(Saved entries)
----------------------------------------

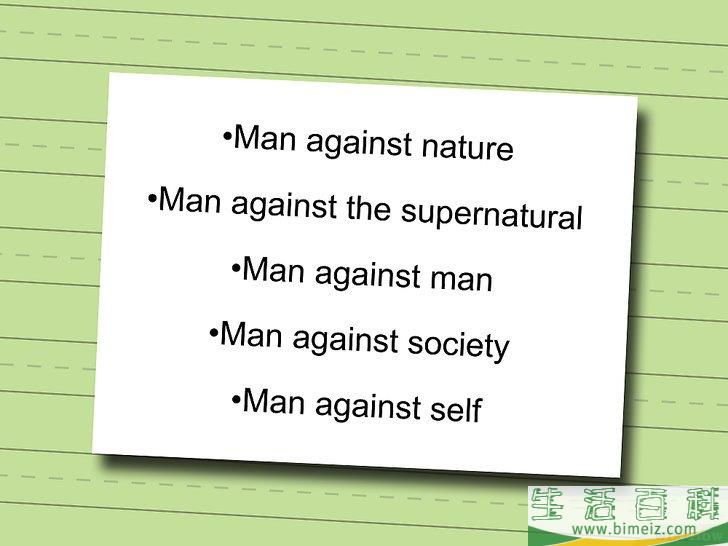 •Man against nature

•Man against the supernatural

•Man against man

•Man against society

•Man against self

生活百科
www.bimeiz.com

----------------------------------------

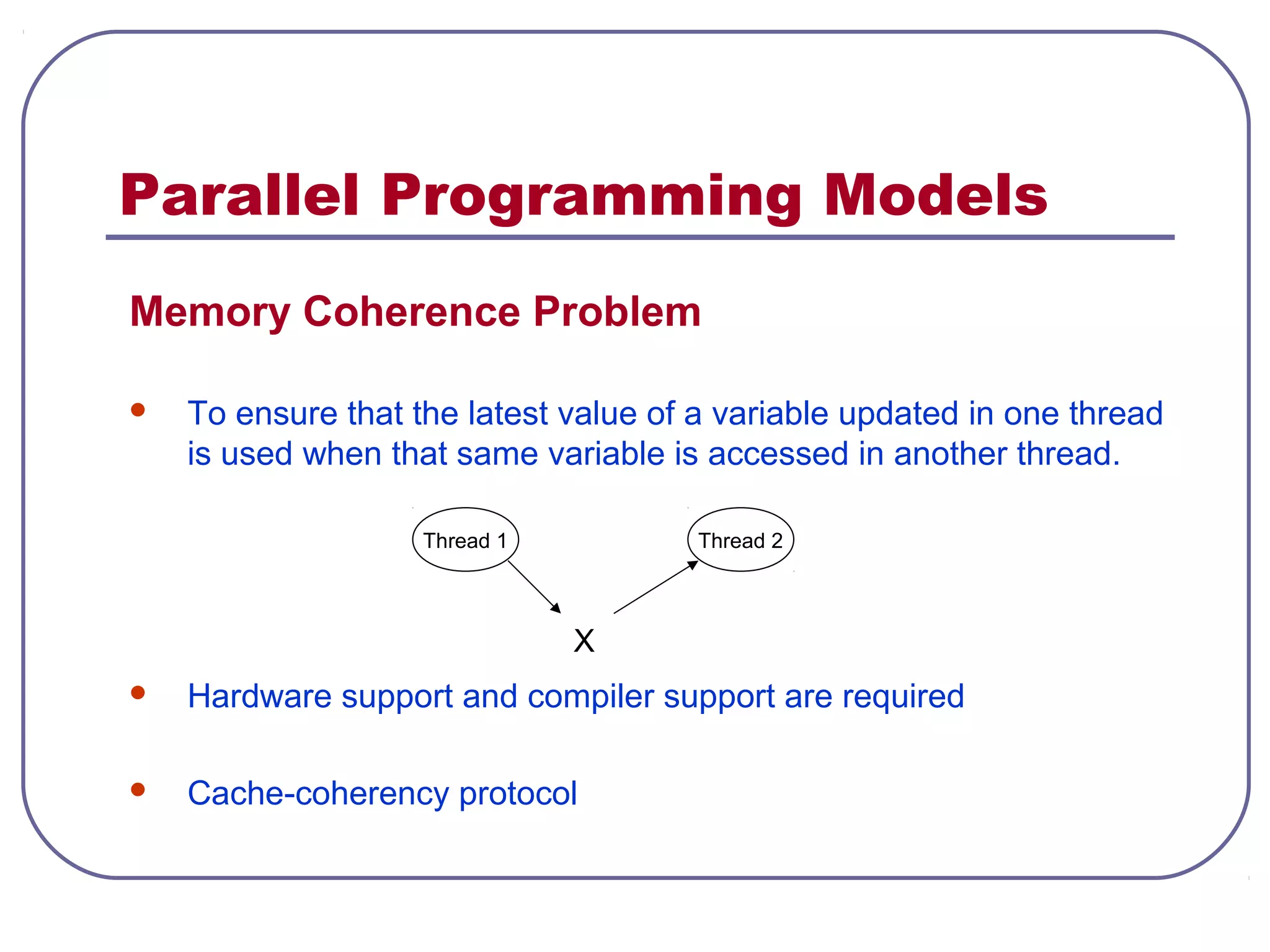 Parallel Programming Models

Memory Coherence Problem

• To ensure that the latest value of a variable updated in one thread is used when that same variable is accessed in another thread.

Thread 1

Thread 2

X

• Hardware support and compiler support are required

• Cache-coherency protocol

----------------------------------------

[PROMPT]
Given the records above, restate word for word only the lines starting at the one with "against the supernatural" and ending at the one with "www.bimeiz.com".

[EXPECTED ANSWER]
•Man against the supernatural

•Man against man

•Man against society

•Man against self

生活百科
www.bimeiz.com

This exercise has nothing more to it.